Set of tasks
- a) Reproduce the 26th National Film Awards text, everything from "Indian film awards" down to "in April 1979.".
- b) List the films named in the 26th National Film Awards text as having won the most awards.
#### Document section ####
- Awarded for: Best of Indian cinema in 1978
- Awarded by: Directorate of Film Festivals
- Presented on: April 1979
- Official website: dff.nic.in

Highlights
- Best Feature Film: none awarded
- Dadasaheb Phalke Award: Raichand Boral
- Most awards: • Gaman • Parasuram • Thampu (3)

= 26th National Film Awards =

Indian film awards for films of 1978

The 26th National Film Awards, presented by Directorate of Film Festivals, the organisation set up by Ministry of Information and Broadcasting, India to felicitate the best of Indian Cinema released in the year 1978. Ceremony took place in April 1979.

== Juries ==

Two different committees were formed for feature films and short films, headed by Chetan Anand and Kironmoy Raha respectively.
#### Extracted entries ####
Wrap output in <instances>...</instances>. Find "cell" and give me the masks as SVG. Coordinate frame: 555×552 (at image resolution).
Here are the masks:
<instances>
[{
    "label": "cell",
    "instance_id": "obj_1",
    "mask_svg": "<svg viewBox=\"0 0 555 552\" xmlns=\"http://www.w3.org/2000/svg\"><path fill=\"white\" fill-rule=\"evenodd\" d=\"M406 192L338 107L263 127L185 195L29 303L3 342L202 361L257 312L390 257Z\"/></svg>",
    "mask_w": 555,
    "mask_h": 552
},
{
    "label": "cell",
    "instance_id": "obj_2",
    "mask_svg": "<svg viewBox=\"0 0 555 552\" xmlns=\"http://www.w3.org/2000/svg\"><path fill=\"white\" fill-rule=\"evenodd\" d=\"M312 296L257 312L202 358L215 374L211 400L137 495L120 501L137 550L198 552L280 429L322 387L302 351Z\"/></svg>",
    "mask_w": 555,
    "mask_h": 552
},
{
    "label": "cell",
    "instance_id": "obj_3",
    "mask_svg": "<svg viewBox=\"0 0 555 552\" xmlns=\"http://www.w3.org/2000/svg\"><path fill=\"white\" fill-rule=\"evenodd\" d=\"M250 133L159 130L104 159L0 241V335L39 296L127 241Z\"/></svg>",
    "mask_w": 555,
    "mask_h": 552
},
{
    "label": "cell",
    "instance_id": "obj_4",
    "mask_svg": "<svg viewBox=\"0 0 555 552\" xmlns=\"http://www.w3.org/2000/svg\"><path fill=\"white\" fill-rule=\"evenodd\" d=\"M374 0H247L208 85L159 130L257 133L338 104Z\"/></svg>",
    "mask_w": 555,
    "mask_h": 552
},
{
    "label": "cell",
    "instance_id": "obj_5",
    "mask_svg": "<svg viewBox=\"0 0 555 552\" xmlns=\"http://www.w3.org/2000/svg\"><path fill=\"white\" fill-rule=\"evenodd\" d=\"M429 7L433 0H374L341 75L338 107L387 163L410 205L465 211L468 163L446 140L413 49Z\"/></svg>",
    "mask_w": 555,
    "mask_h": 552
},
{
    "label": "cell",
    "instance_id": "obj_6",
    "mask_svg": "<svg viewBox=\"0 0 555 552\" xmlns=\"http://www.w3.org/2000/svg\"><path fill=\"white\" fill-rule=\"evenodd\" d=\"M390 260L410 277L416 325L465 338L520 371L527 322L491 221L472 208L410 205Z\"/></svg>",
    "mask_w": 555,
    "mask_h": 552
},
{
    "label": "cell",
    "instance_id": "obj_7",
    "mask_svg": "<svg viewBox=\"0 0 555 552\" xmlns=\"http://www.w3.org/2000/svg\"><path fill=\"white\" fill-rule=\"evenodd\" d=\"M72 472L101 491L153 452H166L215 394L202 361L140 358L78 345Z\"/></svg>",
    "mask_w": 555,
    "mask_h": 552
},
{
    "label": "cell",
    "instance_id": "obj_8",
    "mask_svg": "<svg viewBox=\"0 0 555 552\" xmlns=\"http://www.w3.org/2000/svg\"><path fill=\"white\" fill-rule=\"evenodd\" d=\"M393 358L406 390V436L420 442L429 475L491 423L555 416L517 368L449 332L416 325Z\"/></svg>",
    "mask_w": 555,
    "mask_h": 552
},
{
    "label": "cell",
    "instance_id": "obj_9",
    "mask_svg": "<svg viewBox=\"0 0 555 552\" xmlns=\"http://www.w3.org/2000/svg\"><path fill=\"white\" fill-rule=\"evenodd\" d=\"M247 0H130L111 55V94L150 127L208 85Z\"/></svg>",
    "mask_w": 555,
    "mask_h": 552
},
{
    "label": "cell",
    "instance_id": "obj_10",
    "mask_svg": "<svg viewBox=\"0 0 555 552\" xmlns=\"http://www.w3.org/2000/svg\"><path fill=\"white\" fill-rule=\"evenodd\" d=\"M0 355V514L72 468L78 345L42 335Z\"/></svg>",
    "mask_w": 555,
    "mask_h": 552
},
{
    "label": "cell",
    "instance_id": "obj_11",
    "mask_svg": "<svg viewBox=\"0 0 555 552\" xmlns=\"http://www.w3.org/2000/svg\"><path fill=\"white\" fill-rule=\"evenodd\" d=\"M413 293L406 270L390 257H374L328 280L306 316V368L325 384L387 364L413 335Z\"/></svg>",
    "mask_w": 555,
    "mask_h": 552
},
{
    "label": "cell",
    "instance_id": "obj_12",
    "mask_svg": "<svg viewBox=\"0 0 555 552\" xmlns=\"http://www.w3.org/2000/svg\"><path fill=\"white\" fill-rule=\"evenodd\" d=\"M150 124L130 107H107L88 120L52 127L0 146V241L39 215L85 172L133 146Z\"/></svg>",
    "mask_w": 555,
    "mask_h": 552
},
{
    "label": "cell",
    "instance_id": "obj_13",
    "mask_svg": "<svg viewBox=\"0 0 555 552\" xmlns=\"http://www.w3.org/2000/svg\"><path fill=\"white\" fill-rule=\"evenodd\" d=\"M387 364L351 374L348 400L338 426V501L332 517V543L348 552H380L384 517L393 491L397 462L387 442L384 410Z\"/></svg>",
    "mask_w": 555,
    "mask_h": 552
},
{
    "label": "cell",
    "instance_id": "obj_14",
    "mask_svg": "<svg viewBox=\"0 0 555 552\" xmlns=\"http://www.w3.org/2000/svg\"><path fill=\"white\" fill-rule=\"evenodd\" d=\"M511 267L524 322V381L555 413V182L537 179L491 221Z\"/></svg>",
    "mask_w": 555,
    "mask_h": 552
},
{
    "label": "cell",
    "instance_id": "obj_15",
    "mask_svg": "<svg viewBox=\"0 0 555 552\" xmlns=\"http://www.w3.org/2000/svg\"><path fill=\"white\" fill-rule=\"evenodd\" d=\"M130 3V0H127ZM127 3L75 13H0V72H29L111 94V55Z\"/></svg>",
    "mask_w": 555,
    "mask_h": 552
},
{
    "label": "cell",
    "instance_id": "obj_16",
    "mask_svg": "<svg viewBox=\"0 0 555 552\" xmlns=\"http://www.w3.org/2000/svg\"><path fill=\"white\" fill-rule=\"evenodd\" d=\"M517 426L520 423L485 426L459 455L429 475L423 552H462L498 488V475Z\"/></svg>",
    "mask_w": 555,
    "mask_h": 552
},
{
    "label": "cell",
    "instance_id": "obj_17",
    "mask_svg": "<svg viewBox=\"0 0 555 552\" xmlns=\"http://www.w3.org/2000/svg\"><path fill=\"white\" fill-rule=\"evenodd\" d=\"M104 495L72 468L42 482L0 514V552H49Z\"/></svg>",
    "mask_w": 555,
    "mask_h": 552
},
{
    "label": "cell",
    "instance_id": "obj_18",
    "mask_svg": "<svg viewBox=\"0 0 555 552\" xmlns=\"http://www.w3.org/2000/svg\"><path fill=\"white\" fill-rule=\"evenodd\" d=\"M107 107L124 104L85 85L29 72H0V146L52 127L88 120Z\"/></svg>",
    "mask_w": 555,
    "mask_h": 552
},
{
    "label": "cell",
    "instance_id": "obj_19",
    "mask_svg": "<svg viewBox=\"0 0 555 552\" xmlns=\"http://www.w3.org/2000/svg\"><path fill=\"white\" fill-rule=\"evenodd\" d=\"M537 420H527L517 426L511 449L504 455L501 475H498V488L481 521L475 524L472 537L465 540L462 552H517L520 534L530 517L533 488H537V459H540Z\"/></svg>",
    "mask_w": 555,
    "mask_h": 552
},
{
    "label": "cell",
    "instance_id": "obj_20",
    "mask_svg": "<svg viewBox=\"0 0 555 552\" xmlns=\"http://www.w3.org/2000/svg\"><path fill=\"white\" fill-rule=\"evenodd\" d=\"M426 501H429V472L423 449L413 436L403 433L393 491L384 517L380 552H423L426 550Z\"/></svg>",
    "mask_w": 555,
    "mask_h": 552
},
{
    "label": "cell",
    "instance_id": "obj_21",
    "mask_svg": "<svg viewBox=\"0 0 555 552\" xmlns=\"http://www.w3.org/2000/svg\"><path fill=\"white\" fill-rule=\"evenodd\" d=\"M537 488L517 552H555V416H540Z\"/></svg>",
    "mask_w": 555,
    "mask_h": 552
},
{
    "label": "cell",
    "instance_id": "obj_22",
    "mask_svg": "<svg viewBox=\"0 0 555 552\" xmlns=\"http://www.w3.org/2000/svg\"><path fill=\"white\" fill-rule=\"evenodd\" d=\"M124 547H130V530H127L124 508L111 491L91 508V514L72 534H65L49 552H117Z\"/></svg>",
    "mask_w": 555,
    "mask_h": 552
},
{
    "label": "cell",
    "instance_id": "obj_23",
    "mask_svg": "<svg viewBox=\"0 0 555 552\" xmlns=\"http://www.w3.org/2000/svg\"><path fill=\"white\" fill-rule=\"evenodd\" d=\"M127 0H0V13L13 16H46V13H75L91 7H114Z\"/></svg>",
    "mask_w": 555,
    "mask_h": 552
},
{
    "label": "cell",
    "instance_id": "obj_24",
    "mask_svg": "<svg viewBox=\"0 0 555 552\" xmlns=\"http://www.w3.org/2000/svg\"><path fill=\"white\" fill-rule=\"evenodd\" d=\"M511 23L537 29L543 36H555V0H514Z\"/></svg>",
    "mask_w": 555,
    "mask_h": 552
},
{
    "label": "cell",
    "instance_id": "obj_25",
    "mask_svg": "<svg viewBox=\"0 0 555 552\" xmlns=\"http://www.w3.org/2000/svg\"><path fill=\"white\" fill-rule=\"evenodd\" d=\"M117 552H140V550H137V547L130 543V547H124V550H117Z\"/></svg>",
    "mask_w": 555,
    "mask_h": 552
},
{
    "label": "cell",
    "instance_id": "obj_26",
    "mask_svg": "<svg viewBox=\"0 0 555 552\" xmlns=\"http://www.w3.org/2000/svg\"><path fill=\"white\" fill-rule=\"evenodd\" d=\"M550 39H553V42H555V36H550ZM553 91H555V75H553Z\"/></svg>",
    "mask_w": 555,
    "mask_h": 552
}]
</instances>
####
Written answers
- a)
Indian film awards for films of 1978

The 26th National Film Awards, presented by Directorate of Film Festivals, the organisation set up by Ministry of Information and Broadcasting, India to felicitate the best of Indian Cinema released in the year 1978. Ceremony took place in April 1979.

- b) Gaman, Parasuram, Thampu